▶ [DATA IN THIS EXERCISE]
================
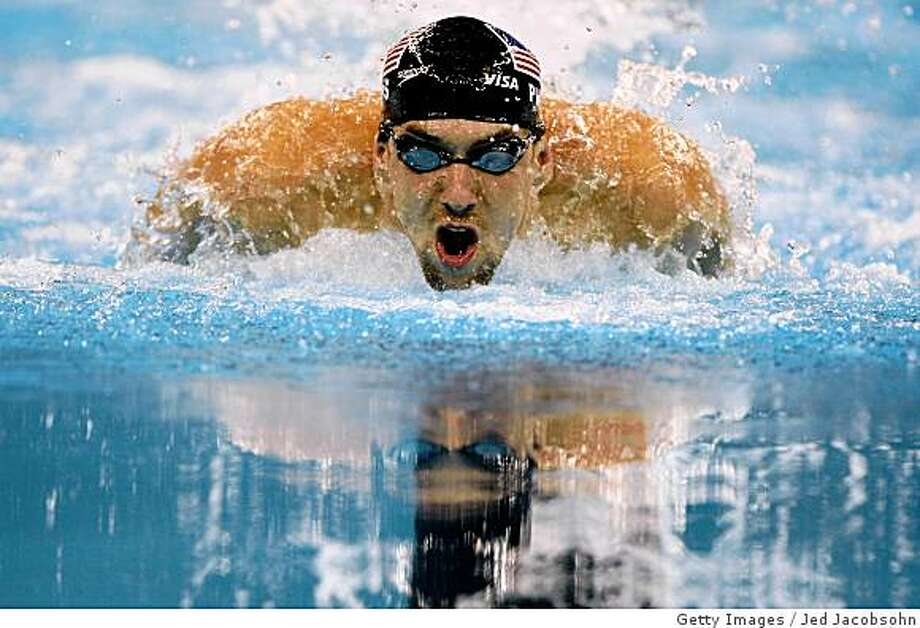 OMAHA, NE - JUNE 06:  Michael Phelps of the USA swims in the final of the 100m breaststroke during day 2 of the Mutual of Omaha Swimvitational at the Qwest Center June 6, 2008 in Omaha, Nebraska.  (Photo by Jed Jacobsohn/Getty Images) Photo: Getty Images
================
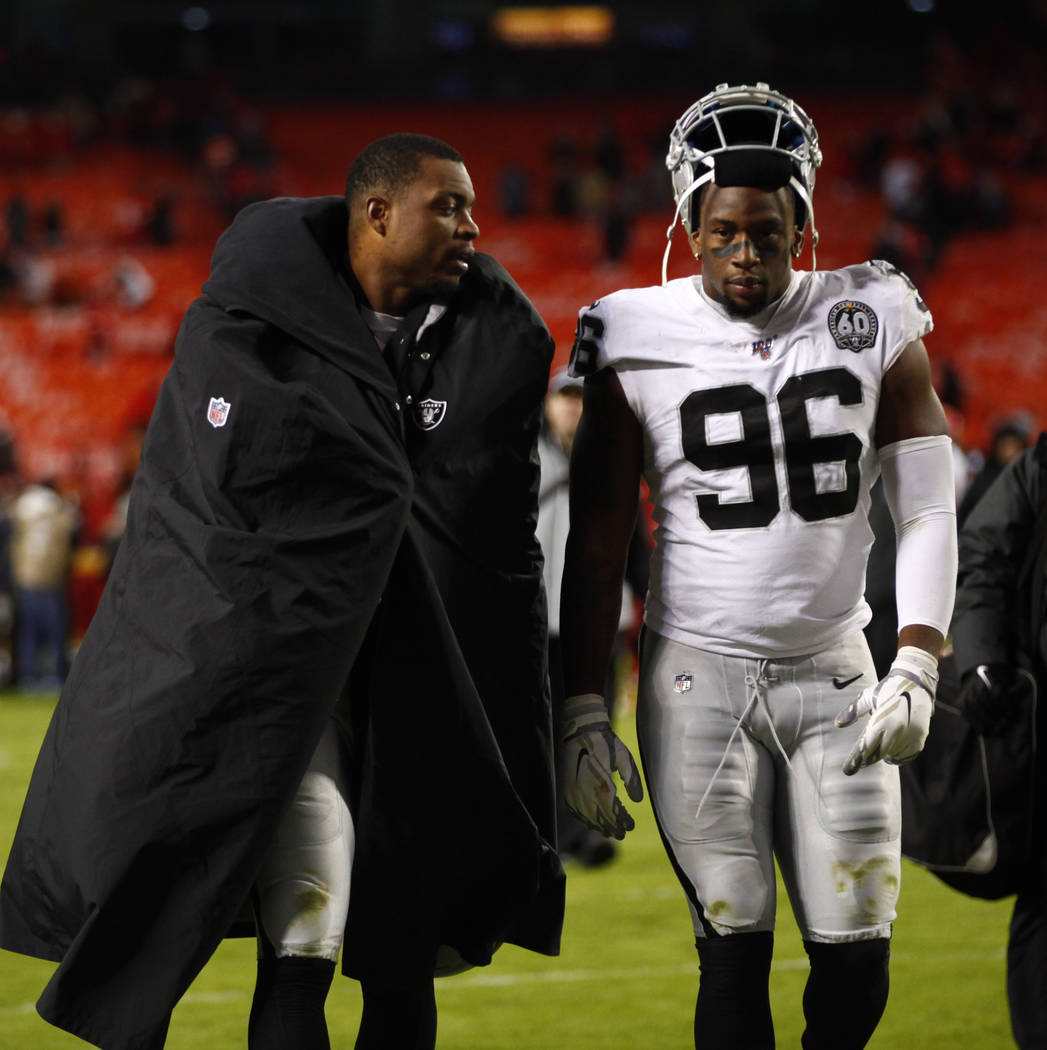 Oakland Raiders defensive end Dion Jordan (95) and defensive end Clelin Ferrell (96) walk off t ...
================
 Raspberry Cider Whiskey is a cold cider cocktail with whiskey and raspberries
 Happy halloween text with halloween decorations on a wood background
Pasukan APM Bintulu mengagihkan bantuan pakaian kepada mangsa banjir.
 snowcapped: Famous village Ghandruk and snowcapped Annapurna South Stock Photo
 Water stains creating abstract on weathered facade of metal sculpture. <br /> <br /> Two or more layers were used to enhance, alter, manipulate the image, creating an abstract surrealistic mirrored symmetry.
================
▶ [ASSIGNED TASK] An exact copy of the lines above, from the one containing "snowcapped: Famous village" through the one containing "Water stains creating", is the whole of the answer.

▶ [REPLY TO THE EXERCISE]
 snowcapped: Famous village Ghandruk and snowcapped Annapurna South Stock Photo
 Water stains creating abstract on weathered facade of metal sculpture. <br /> <br /> Two or more layers were used to enhance, alter, manipulate the image, creating an abstract surrealistic mirrored symmetry.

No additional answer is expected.